How are AZ iron condor max profit and max loss calculated?
Max profit equals the net credit times 100 inside the inner strikes; max loss equals wing width minus credit times 100. Two breakevens at inner strikes plus and minus the credit. For the AZ iron condor priced from the end-of-day chain at a 30-day expiry (ATM IV 123.80%), the computed maximum profit is unbounded per contract and the computed maximum loss is unbounded per contract. Live intraday quotes will differ as the chain moves through the trading session.
What is the breakeven for a AZ iron condor?
The breakeven for the AZ iron condor priced on this page is no defined breakeven on the modeled curve at expiration, derived from end-of-day chain premiums. Breakeven is the underlying price at which the strategy's P&L crosses zero ignoring transaction costs and assignment risk. The current AZ market-implied 1-standard-deviation expected move is approximately 35.49%; if the move sits well outside the breakeven distance, the structure's risk-reward becomes correspondingly tighter.
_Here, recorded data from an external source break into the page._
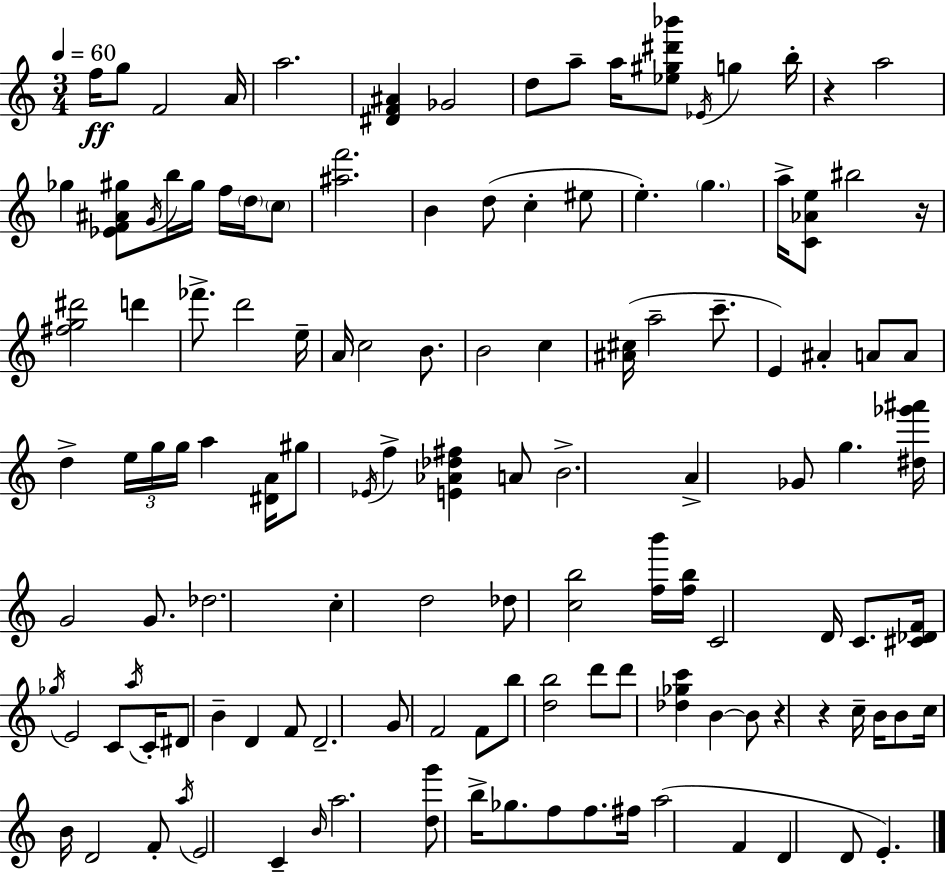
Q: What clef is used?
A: treble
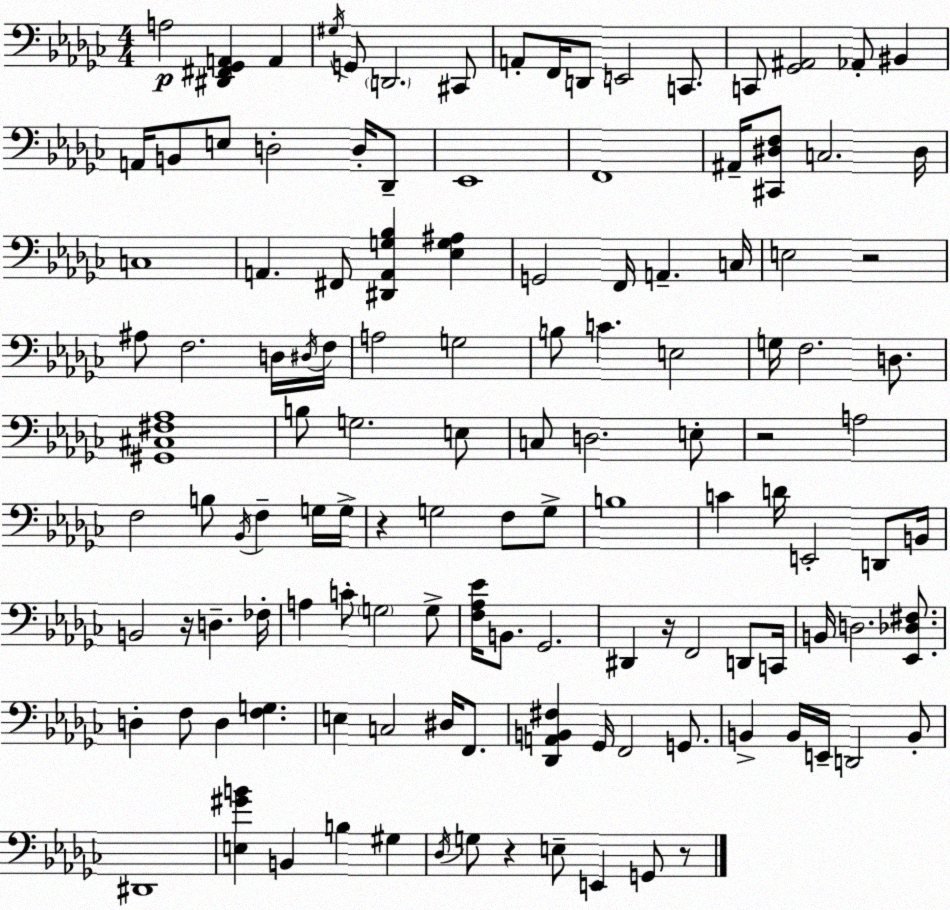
X:1
T:Untitled
M:4/4
L:1/4
K:Ebm
A,2 [^D,,^F,,_G,,A,,] A,, ^G,/4 G,,/2 D,,2 ^C,,/2 A,,/2 F,,/4 D,,/2 E,,2 C,,/2 C,,/2 [_G,,^A,,]2 _A,,/2 ^B,, A,,/4 B,,/2 E,/2 D,2 D,/4 _D,,/2 _E,,4 F,,4 ^A,,/4 [^C,,^D,F,]/2 C,2 ^D,/4 C,4 A,, ^F,,/2 [^D,,A,,G,_B,] [_E,G,^A,] G,,2 F,,/4 A,, C,/4 E,2 z2 ^A,/2 F,2 D,/4 ^D,/4 F,/4 A,2 G,2 B,/2 C E,2 G,/4 F,2 D,/2 [^G,,^C,^F,_A,]4 B,/2 G,2 E,/2 C,/2 D,2 E,/2 z2 A,2 F,2 B,/2 _B,,/4 F, G,/4 G,/4 z G,2 F,/2 G,/2 B,4 C D/4 E,,2 D,,/2 B,,/4 B,,2 z/4 D, _F,/4 A, C/2 G,2 G,/2 [F,_A,_E]/4 B,,/2 _G,,2 ^D,, z/4 F,,2 D,,/2 C,,/4 B,,/4 D,2 [_E,,_D,^F,]/2 D, F,/2 D, [F,G,] E, C,2 ^D,/4 F,,/2 [_D,,A,,B,,^F,] _G,,/4 F,,2 G,,/2 B,, B,,/4 E,,/4 D,,2 B,,/2 ^D,,4 [E,^GB] B,, B, ^G, _D,/4 G,/2 z E,/2 E,, G,,/2 z/2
When should you consider a iron condor on AZ?
Iron condors on AZ are a delta-neutral premium-collection structure that profits if AZ stock stays inside the inner short strikes; short strikes typically sit near 1 standard deviation from spot.
How does current AZ implied volatility affect this iron condor?
AZ ATM IV is at 123.80% with IV rank near 22.27%, which is on the low end of its 1-year range. Premium-buying structures (long call, long put, debit spreads) are relatively cheap in this regime; premium-selling structures collect less credit per unit risk.